New Guide for Rehabilitation Workers Supporting Blind and Partially Sighted Adults Through Physical Activity.
British Blind Sport is pleased to announce the launch of a new guide for Vision Rehabilitation Workers who support blind and partially sighted adults through physical activity. The resource was created in collaboration with British Blind Sport, Rehabilitation Workers Professional Network, Visionary, Metro Blind Sport, The Wilberforce Trust and North-East Sensory Services.
The guide includes an accessible resource and activity cards containing a variety of low-intensity workouts that can be shared with clients and safely performed in their own home or local outdoor spaces. The exercises have been designed to help individuals develop strength, flexibility, cardiovascular capacity and balance; all of which can improve a person’s confidence, mobility and independence.
Alex Pitts, National Partnerships Manager at British Blind Sport said: “We believe that physical activity has the potential to improve people’s lives and recognise that vision rehabilitation services play an important role in ensuring the wellbeing of blind and partially sighted people. We believe that our new guide, which was developed in collaboration with sight loss organisations, will assist professionals in encouraging people with visual impairments to increase their physical activity and develop skills that will enable them to remain as independent as possible.”

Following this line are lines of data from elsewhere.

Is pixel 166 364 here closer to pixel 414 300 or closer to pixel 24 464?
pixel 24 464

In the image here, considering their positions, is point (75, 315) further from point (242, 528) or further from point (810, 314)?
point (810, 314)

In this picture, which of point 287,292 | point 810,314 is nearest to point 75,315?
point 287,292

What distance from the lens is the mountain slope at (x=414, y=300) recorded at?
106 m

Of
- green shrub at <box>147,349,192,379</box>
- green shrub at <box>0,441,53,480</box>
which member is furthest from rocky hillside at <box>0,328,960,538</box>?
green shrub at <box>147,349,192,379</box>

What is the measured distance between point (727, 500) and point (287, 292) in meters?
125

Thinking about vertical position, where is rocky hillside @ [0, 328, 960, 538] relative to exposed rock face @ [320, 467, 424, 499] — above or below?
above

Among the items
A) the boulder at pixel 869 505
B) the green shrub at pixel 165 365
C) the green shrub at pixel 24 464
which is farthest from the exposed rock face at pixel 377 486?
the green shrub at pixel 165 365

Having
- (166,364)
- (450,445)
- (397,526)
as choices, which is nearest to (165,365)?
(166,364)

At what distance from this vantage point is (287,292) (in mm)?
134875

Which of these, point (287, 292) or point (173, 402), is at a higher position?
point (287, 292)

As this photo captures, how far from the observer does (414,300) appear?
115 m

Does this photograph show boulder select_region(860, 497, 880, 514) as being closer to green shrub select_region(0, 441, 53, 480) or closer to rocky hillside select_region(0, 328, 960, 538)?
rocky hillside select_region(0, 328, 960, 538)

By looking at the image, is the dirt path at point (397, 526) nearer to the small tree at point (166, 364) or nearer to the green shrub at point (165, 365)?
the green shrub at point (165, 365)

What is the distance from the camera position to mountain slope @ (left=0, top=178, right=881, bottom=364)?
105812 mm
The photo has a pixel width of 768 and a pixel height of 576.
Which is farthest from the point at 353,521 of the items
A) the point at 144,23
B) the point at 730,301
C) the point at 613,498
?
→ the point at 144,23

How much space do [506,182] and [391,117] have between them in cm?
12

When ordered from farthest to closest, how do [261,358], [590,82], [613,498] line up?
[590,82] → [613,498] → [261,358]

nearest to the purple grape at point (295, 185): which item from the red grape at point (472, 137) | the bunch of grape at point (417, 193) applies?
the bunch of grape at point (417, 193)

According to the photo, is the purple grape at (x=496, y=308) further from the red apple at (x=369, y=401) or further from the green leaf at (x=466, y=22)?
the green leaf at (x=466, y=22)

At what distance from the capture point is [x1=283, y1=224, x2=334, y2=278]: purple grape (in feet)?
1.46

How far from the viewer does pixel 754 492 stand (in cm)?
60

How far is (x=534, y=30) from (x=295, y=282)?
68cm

Simon Labbett, Chair of the Rehabilitation Workers Professional Network said: “The role of Vision Rehabilitation Workers is to improve personal independence after sight loss. Teaching people to get around their neighbourhood safely and confidently with little or no sight is what we are all about, yet this is so much harder if they are not feeling fit or lack physical stamina. This easy-to-use guide is an ideal resource for professionals to help them incorporate fitness and stamina-building into their work.”
Martin Symcox, CEO of Metro Blind Sport said: “We are pleased to have contributed to this resource to support the important mobility work that Vision Rehabilitation Workers provide to their clients. It’s good to see the sector working together and listening to what is needed to upskill the workforce. We know that the pandemic has had an impact on levels of physical activity, and we hope that the simple exercises in the guide can be a starting point for increasing the confidence of blind and partially sighted people to be a little more physically active.”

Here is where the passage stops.